===== Trecho citado

Mara responsabiliza o modelo de trabalho produtivista que o CNJ tem implementado, que levaria a um sofrimento ético, o que explicaria o grande sofrimento mental da categoria retratado pela pesquisa. A dirigente destacou o assédio moral e o sexual no trabalho como importantes fatores de adoecimento. “A gente não tem noção do que significa o assédio sexual no Judiciário. Talvez a gente tenha algum exemplo olhando o ex-presidente da Caixa Econômica Federal do quanto temos acobertado e o que temos de denúncia que não está sendo notificada de assédio sexual dentro do poder judiciário e do Ministério Público”.
Trabalho remoto e confinado
No Rio Grande do Sul, o Sindicato fez uma pesquisa sobre Trabalho Remoto Compulsório e sob Confinamento com 462 participantes, entre 01 de outubro de 2020 e 11 de março de 2021. Além de dados muito próximos aos que foram expostos pela pesquisa do Sisejufe, Mara destacou o retrato das casas das servidoras e servidores durante a pandemia: 79,2% dos respondentes moraram com mais 1 a 3 pessoas; 53% deles moravam com uma ou duas crianças ou pessoas que exigiam cuidados ou atenção especial.
A pesquisa do Sintrajufe/RS ilustra bem a situação dos que tiveram que migrar de forma emergencial para o trabalho remoto: 44,2% tinham uma conexão de internet pior ou muito pior em casa do que no local de trabalho. A quantidade de pessoas com quem tiveram que compartilhar o tráfego de internet doméstico também não foi pequena: 77,3% dos entrevistados dividiam seu pacote de dados durante o trabalho com mais uma a três pessoas.
A pesquisa também demonstrou que a duração da jornada aumentou para 40,5% dos entrevistados. Sendo que para 39,6% aumentou em uma a duas horas e para 16% o tempo de trabalho diário aumentou em mais de duas horas no home office.

==========

# Atividade
Responda com base no trecho citado:
(a) Quais fatores de adoecimento a dirigente destacou como importantes?
(b) Quantos participantes teve a pesquisa sobre Trabalho Remoto Compulsório e sob Confinamento feita pelo Sindicato no Rio Grande do Sul?
(c) Para que percentual dos entrevistados a duração da jornada aumentou?

===== Dados fornecidos

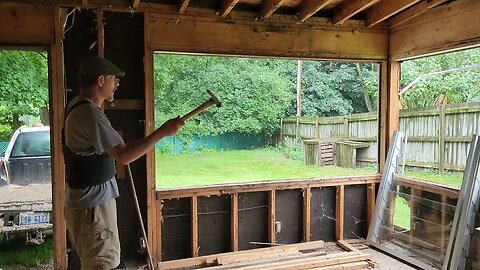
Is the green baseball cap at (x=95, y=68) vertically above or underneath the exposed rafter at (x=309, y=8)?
underneath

==========

# Resposta
(a) O assédio moral e o sexual no trabalho.
(b) 462 participantes.
(c) 40,5%.